— Start INFORMATION GIVEN —
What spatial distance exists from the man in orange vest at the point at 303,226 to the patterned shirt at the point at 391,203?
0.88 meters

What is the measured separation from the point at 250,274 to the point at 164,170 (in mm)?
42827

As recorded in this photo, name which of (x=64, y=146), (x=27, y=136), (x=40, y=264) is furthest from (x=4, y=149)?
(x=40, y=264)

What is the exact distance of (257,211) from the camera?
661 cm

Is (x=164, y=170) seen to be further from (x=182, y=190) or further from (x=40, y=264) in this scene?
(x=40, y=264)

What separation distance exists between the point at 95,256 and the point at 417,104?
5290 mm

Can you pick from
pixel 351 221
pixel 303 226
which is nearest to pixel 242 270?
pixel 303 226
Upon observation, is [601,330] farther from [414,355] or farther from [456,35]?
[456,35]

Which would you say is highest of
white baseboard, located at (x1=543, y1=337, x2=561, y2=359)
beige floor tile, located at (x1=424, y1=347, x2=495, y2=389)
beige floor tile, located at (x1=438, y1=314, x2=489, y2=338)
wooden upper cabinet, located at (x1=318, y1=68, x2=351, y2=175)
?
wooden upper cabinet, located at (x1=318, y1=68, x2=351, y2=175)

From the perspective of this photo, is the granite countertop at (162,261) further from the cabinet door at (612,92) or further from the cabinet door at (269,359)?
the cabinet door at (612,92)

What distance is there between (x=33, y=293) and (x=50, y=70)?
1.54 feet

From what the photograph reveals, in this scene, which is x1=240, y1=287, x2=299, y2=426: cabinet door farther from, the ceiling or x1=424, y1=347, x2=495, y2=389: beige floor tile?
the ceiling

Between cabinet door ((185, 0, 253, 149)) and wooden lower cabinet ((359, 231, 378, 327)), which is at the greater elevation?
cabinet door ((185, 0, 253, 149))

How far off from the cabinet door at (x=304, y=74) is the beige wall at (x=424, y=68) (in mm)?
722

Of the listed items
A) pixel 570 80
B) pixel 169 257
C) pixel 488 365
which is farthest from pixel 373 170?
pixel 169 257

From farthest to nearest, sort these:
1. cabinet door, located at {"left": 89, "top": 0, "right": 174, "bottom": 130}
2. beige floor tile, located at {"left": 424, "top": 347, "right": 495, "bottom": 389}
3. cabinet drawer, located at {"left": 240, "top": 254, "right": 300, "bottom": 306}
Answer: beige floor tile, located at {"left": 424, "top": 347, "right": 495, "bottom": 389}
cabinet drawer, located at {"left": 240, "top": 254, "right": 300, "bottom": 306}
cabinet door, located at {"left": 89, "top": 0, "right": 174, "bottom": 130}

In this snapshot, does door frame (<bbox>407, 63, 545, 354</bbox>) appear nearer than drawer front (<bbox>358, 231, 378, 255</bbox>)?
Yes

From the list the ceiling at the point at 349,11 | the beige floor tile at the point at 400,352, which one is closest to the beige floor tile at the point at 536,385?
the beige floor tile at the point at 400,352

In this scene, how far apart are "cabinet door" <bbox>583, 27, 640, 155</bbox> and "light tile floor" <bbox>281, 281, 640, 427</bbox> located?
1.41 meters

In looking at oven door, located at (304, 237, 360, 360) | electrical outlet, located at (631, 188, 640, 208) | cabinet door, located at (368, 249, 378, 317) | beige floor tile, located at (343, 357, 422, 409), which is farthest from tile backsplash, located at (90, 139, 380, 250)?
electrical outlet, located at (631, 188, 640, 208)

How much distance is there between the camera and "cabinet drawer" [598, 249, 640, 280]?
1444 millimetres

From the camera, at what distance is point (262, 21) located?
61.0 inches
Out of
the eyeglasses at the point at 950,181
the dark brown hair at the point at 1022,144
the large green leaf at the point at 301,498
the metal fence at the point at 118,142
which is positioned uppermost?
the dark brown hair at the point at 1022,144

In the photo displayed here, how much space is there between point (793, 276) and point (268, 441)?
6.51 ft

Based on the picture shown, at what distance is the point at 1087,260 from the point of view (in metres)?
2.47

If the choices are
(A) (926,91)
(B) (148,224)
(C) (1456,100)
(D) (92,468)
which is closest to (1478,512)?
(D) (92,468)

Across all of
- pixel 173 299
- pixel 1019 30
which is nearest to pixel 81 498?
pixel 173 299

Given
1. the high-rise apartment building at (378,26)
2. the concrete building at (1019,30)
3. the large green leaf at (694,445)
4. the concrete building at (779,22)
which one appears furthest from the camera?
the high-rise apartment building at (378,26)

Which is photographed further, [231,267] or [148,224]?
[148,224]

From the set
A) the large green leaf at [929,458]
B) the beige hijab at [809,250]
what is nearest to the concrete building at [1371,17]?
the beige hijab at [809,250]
— End INFORMATION GIVEN —
* **WHAT YOU WILL DO**:
Reproduce the rows verbatim, starting with the line that contains "Which is photographed" and continuing through the final row, with both ends included.

* **OUTPUT**:
Which is photographed further, [231,267] or [148,224]?
[148,224]

From the set
A) the large green leaf at [929,458]
B) the beige hijab at [809,250]
what is nearest to the concrete building at [1371,17]?
the beige hijab at [809,250]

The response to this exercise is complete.